The book is intricately mixed with emotions but love, secret and guilt are the recurring theme in the story. It starts as an erotic love story and later becomes philosophical journey and exploration of one’s life through Vergangenheitsbewältigung. The loss of one’s first love (true love!!) is already hard enough. If one’s already broken heart is to be further burden by additional forces, will it be shattered into pieces and can never be whole again?
Michael is taken ill on his way home from school and a woman helps him out. When he recovers from hepatitis, he visits the woman to thank her. Hanna is 36 years old and works as a tram conductor. Through the crack of the door, he watches her changing out of her uniforms and when she catches him, he runs away. He returns the next day to apologize and their affair begins. When Hanna asks Michael to read to her, it becomes the ritual part of their affair. They fight and argue occasionally but Michael always ends up begging her forgiveness. He’s helplessly and hopelessly in love with her. Then one day Hanna disappears.
Michael studies law and he joins a group of students observing a war crimes trial. He is stunned to see Hanna as one of the defendants who were SS guards and guilty of licking the women inside a burning church. In the trial, Hanna refuses to deny the act she didn’t do. Then Michael realises what she has been concealing. He is torn with mixed emotions. He wants to help her get a lighter sentence but she’s too proud to be exposed of her secret. She is sentenced to life in prison. Years have passed. Michael now has a daughter from his failed marriage. He is still battling with his feelings for Hanna and tries to come to terms with it. Eventually, he started recording his favourite books and sends them for her.
The Reader is such a captivating read and one of the rare books that could place me into a chasm of woe after reading it. I watched the movie when it came out years ago and loved it immensely. It was beautifully adapted. I only managed to get a copy of the book a few months ago and read it this weekend. It is a bildungsroman as well as the post-war German generation coming to terms with their past.

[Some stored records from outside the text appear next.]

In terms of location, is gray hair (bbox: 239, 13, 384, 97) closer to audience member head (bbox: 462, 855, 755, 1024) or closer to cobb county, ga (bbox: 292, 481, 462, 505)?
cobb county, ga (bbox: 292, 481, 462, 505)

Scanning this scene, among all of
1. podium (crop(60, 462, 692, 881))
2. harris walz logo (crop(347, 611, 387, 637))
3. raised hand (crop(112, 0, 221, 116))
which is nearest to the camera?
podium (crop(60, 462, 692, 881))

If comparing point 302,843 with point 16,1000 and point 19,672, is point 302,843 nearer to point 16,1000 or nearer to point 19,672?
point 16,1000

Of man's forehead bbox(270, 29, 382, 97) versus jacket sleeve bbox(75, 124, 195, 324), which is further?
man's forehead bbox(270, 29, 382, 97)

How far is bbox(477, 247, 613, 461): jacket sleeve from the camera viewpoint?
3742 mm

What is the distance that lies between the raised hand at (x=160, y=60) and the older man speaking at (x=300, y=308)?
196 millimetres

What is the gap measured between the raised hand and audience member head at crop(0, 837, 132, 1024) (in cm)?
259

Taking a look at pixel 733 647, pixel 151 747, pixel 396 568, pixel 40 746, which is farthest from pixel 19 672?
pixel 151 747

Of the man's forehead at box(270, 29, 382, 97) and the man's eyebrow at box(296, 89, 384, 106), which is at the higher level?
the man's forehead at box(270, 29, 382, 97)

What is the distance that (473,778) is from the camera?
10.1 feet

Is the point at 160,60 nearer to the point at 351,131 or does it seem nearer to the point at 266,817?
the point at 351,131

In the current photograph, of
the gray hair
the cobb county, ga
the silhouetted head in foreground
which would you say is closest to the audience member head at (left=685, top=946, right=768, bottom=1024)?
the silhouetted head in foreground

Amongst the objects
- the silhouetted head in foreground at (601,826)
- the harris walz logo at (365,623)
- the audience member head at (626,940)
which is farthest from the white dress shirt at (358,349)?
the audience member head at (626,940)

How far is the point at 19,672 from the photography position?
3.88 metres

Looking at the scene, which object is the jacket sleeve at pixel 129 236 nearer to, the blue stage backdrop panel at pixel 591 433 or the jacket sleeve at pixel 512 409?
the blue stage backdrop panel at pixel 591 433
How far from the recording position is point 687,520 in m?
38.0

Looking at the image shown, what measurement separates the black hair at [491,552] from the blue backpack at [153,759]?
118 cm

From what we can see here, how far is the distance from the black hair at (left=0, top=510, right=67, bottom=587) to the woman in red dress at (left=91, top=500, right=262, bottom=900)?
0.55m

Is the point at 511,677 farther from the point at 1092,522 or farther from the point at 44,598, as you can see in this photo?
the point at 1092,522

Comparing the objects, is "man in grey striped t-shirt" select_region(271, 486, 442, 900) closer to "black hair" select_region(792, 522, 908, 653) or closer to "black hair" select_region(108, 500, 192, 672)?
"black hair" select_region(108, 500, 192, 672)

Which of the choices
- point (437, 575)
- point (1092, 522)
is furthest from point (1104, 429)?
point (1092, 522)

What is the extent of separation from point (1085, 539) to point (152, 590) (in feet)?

Like his generation, Michael struggles to overcome the negatives of the past he inherits—the Nazi crimes and their parents' guilt. Michael is helplessly and hopelessly in love with Hanna. He also feels guilty of having loved a criminal. His inability to condemn Hanna is somewhat understandable although for some people, it is not something acceptable. The picturesque desolation of a character constantly dealing with his love for a woman and the effect of the Holocaust on his generation is epically told.
However evocative the narrative is, their affair is one thing that bugged me in this novel. Though written in a tone of May-September romance, it is still an affair between an adult and a minor.His affair with Hanna affects him as an adolescent deeply. If it plays a vital role in his relationships with other women later, the guilt he feels for having such strong feelings for a woman with a Nazi past defines his adult life, too. It is very moving to read the forlorn years he has lived through.
The book is intricately mixed with emotions but love, secret and guilt are the recurring theme in the story. It starts as an erotic love story and later becomes philosophical journey and exploration of one’s life through Vergangenheitsbewältigung. The loss of one’s first love (true love!!) is already hard enough. If one’s already broken heart is to be further burden by additional forces, will it be shattered into pieces and can never be whole again?